> **Problem requirements**:
Because the entries hold pictures, reproduce only their words, exactly as written.

(Collection entries)
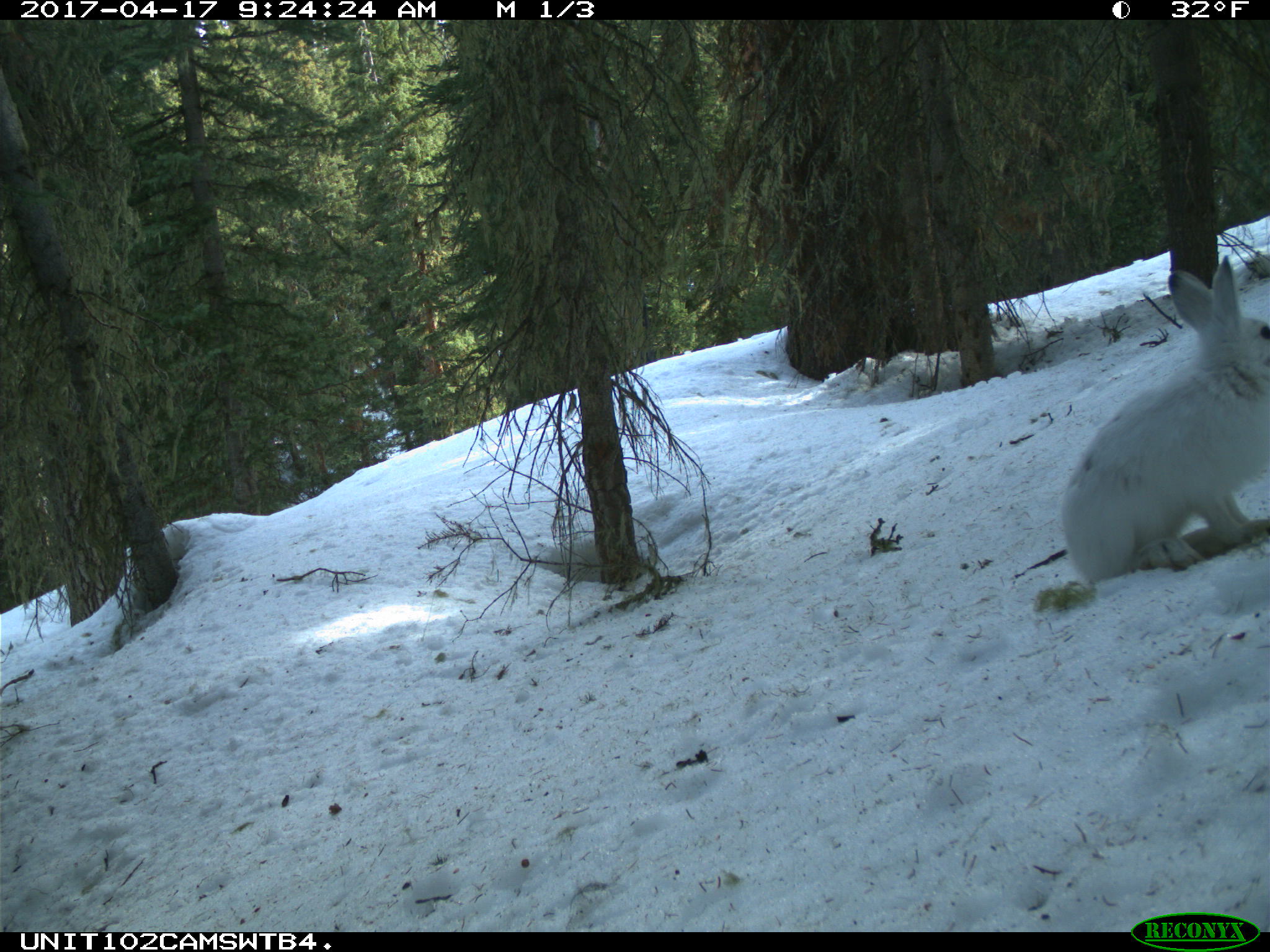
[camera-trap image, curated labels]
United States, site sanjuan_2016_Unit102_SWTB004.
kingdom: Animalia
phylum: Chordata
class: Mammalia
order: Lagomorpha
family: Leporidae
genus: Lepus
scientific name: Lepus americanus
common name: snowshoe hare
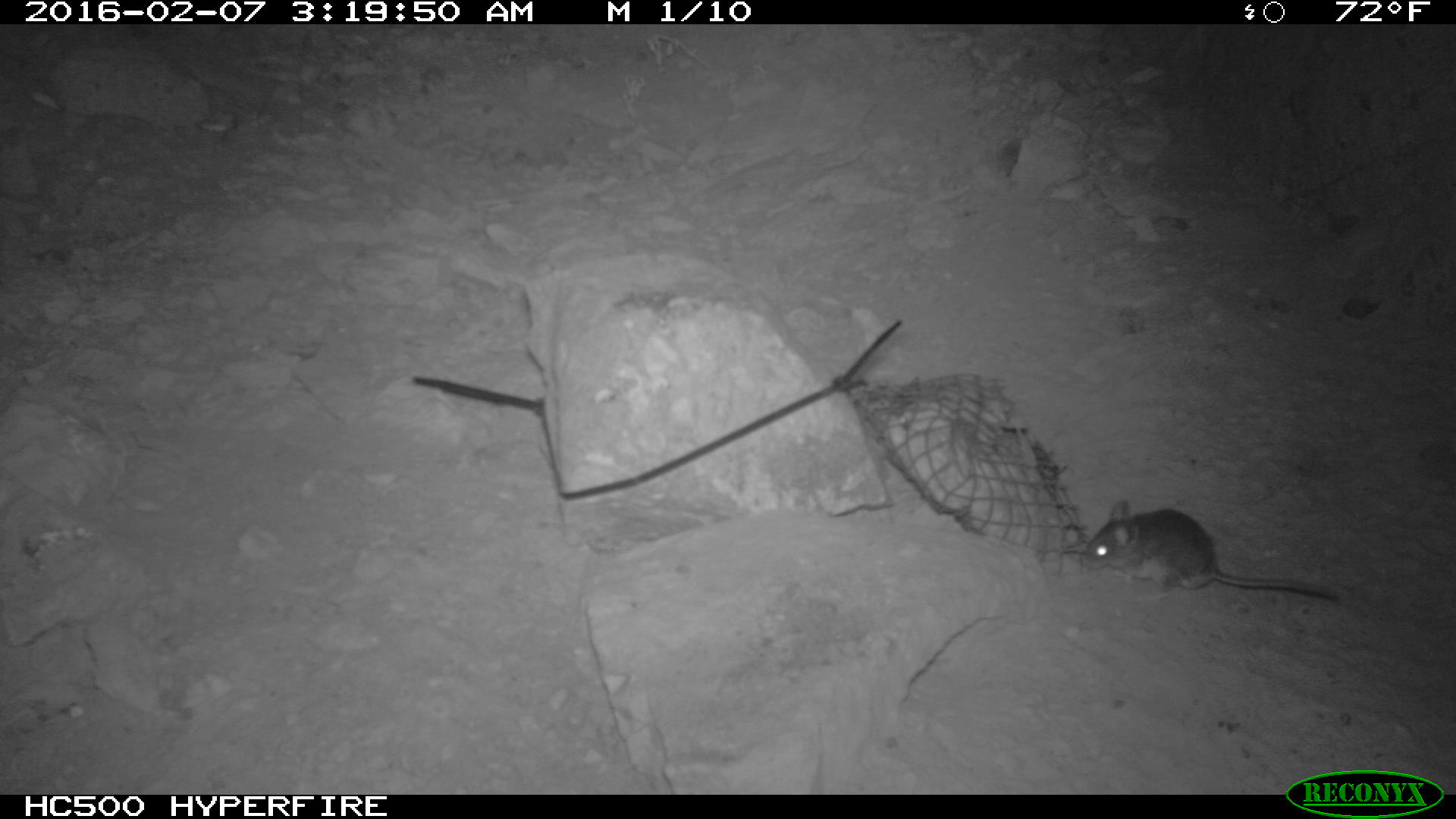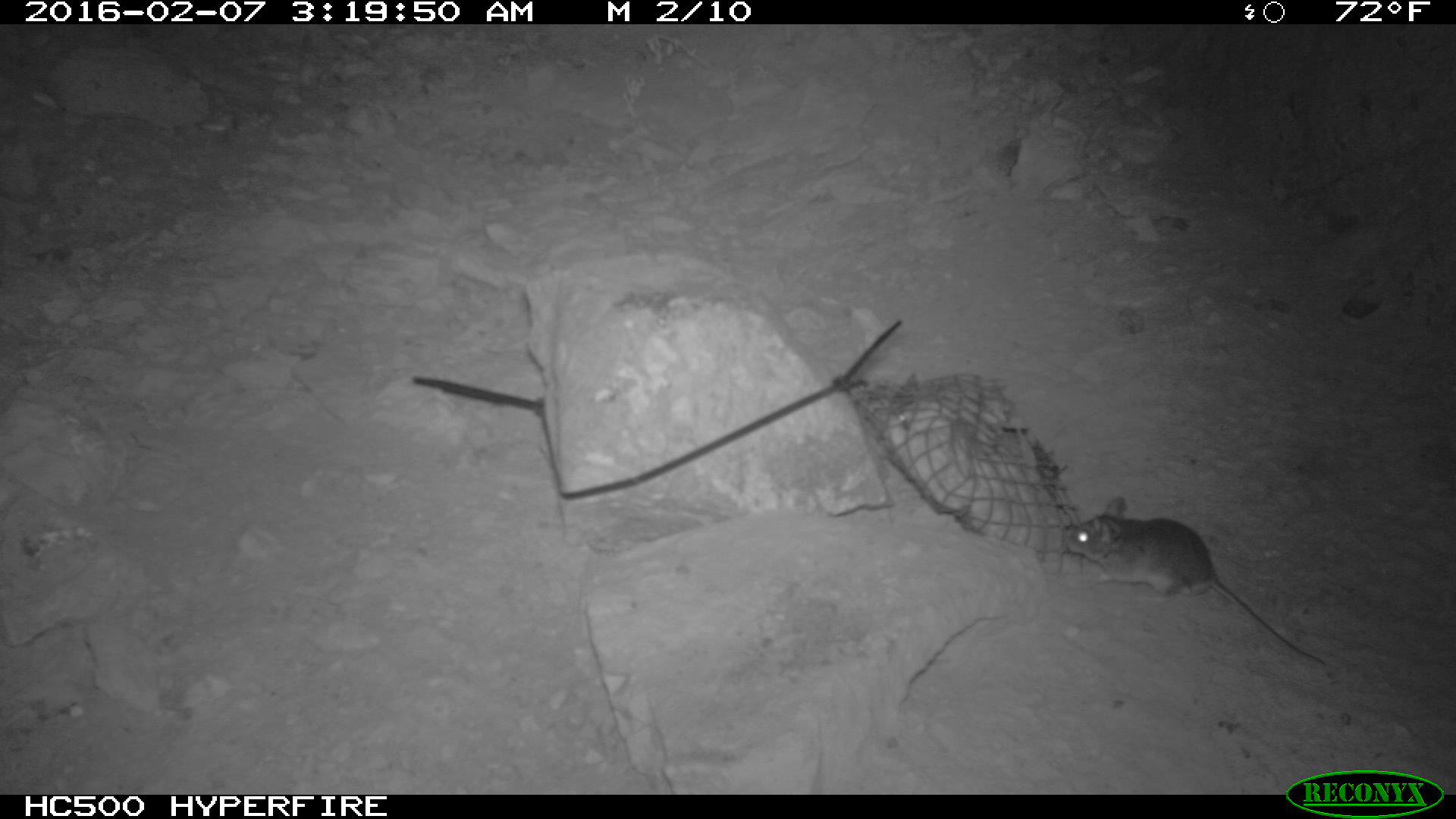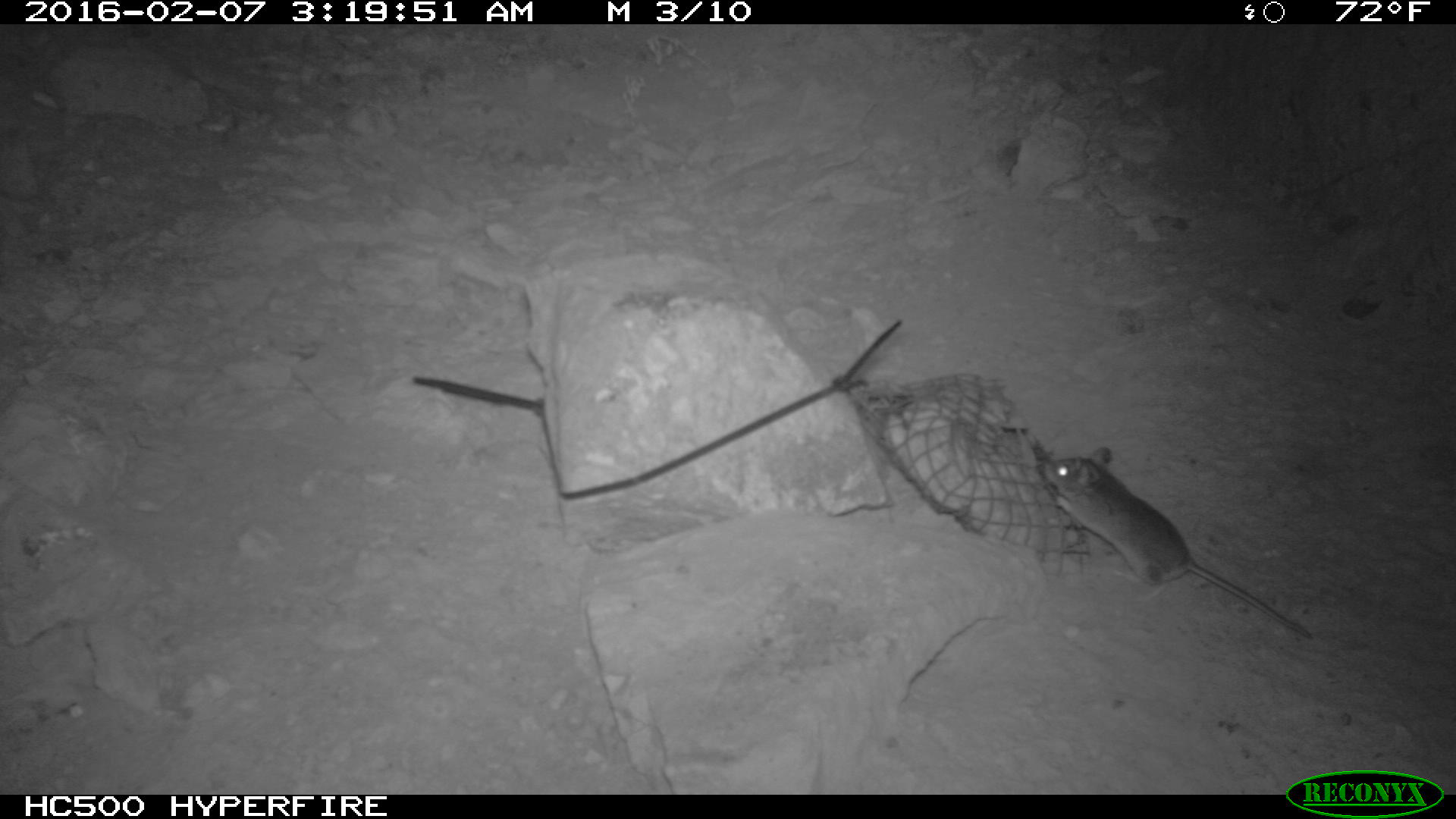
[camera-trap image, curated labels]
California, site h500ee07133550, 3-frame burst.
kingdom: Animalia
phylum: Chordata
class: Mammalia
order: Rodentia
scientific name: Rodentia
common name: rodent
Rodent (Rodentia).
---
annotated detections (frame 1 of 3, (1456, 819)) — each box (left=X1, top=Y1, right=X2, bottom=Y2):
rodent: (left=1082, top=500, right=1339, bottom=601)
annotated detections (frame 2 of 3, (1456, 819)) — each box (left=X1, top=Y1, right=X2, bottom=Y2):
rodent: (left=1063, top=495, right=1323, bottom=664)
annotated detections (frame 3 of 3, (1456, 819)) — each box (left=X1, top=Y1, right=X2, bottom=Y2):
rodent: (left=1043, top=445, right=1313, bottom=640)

> **Task result**:
[camera-trap image, curated labels]
United States, site sanjuan_2016_Unit102_SWTB004.
kingdom: Animalia
phylum: Chordata
class: Mammalia
order: Lagomorpha
family: Leporidae
genus: Lepus
scientific name: Lepus americanus
common name: snowshoe hare
[camera-trap image, curated labels]
California, site h500ee07133550, 3-frame burst.
kingdom: Animalia
phylum: Chordata
class: Mammalia
order: Rodentia
scientific name: Rodentia
common name: rodent
Rodent (Rodentia).
---
annotated detections (frame 1 of 3, (1456, 819)) — each box (left=X1, top=Y1, right=X2, bottom=Y2):
rodent: (left=1082, top=500, right=1339, bottom=601)
annotated detections (frame 2 of 3, (1456, 819)) — each box (left=X1, top=Y1, right=X2, bottom=Y2):
rodent: (left=1063, top=495, right=1323, bottom=664)
annotated detections (frame 3 of 3, (1456, 819)) — each box (left=X1, top=Y1, right=X2, bottom=Y2):
rodent: (left=1043, top=445, right=1313, bottom=640)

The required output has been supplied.